Within the cochlea, hair cells (the sensory cells of the auditory system), respond to sounds based on their frequency. Any incoming sound waves create ripples in the fluid inside the cochlea, provoking a deflection of the hair cell stereocilia and creating electrical signals in the hair cells.
High-pitched sounds will stimulate the hair cells in the lower part of the cochlea, and low-pitched sounds in the upper part of the cochlea.
When hair cells detect a frequency to which they are tuned to respond, they generate nerve impulses that are transmitted along the auditory nerve. These nerve impulses follow a complicated pathway in the brainstem before reaching the auditory cortex, the hearing center of the brain, where they are converted into meaningful sound.
Why are Ultrasonic Waves Not Audible to Humans
The human ear is a very delicate, complicated and remarkable organ. When sound waves enter the ear, they are converted into vibrations that are passed along the ear canal, through the middle ear and on to the cochlea, where hair cells respond to frequencies they are tuned to detect, converting them to impulses that are sent to the brain.
These hair cells therefore, determine the human audible range. Any frequencies not picked up by the hair cells, are effectively filtered out.
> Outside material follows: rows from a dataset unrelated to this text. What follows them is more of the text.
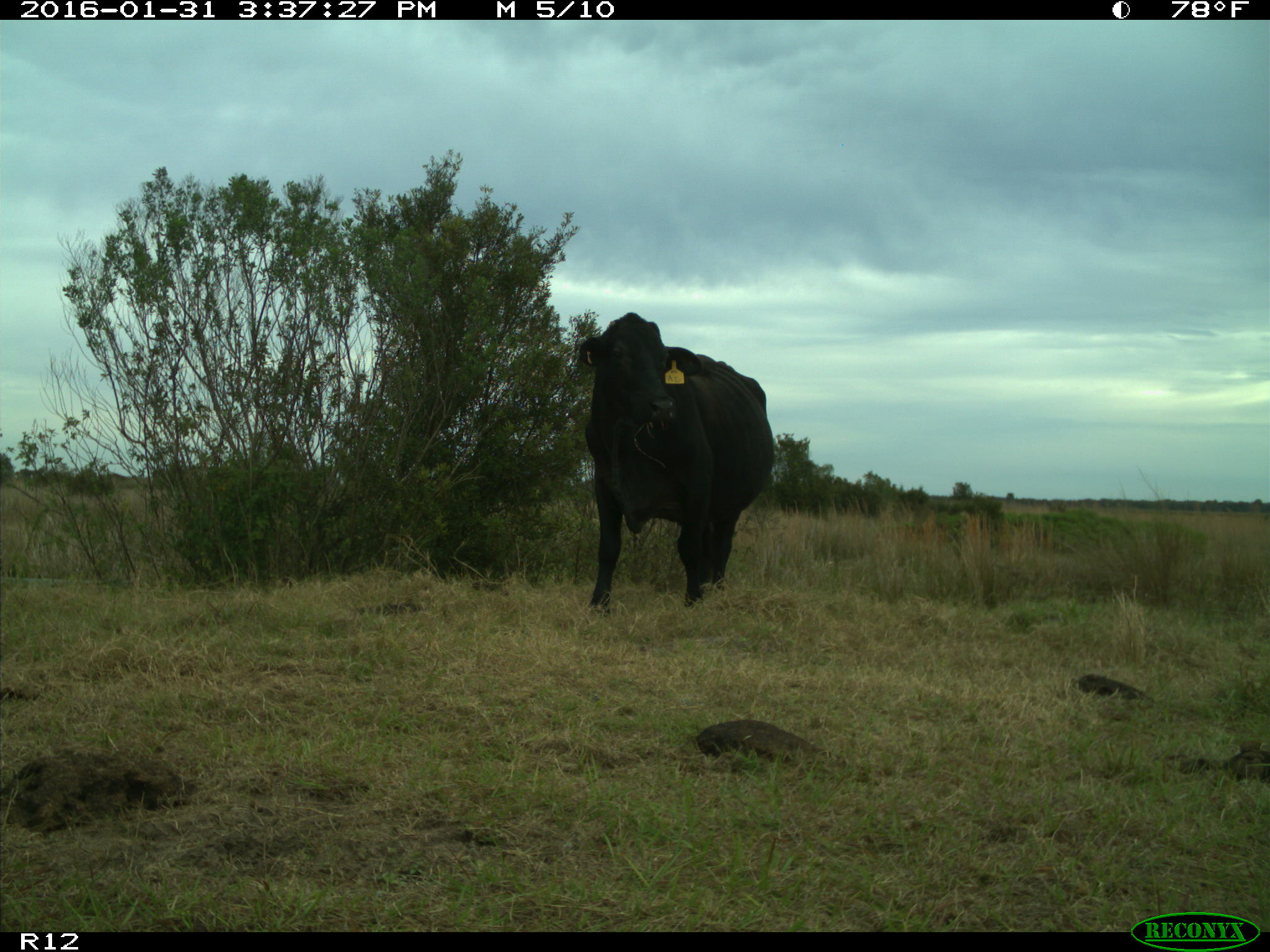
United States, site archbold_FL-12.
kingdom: Animalia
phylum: Chordata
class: Mammalia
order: Artiodactyla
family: Bovidae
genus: Bos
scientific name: Bos taurus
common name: domestic cow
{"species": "Bos taurus (domestic cow)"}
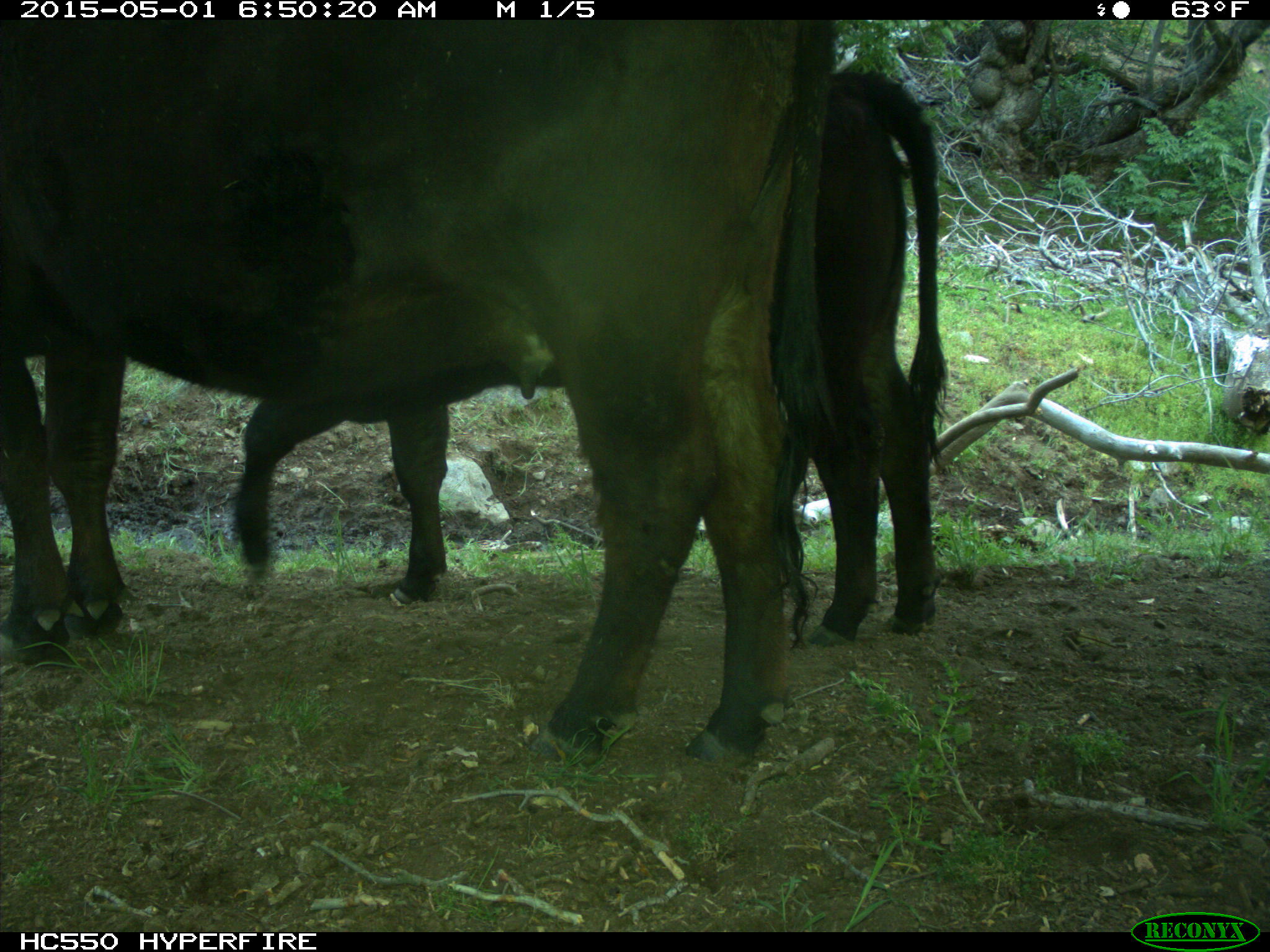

This is a natural, physical limit, and the range of human hearing is nominally accepted as being 20 Hz to 20 kHz, with any frequencies above 20 kHz being referred to as ultrasonic.
Of course, not everyone can hear at the extremes of the human auditory range. In general, young humans have better hearing than the elderly, being able to hear frequencies at, or even just beyond the boundaries of human hearing.
Side-note: It is for this reason that ultrasonic waves/frequencies can be used for pest control. For instance, gophers dislike noisy environments – the same could be said for other burrowing rodents.
However, age related hearing loss, called presbyacusis, is common among adults over the age of 65, leading to the gradual decline in hearing in both ears. Also, excessively loud noise or continual loud noise (above 85 dB) over an extended period, can damage the cochlear hair cells, leading to impaired hearing.
These are just a couple of reasons why many people have a less than a perfect hearing range.